Task objective | Copy out, word for word, the stretch of entries below that runs from the line containing "Given the blue" through the end of the entries.

Input records |
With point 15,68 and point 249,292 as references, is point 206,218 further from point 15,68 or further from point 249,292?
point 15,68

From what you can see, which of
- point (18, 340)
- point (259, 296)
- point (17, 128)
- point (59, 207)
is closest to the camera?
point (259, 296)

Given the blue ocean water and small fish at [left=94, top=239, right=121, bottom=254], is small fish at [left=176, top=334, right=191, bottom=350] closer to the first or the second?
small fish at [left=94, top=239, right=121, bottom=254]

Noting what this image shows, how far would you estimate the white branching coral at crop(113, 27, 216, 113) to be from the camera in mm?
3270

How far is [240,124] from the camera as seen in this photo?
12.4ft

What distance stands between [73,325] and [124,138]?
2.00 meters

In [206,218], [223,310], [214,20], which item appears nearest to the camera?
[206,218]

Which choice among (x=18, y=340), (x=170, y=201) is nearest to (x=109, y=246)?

Response |
Given the blue ocean water and small fish at [left=94, top=239, right=121, bottom=254], is small fish at [left=176, top=334, right=191, bottom=350] closer to the first or the second?
small fish at [left=94, top=239, right=121, bottom=254]

Noting what this image shows, how far would you estimate the white branching coral at crop(113, 27, 216, 113) to be from the camera in mm?
3270

How far is [240,124] from the camera as seen in this photo?
12.4ft

What distance stands between [73,325] and [124,138]?
2.00 meters

In [206,218], [223,310], [214,20], which item appears nearest to the camera?
[206,218]

Which choice among (x=18, y=340), (x=170, y=201) is nearest to (x=109, y=246)?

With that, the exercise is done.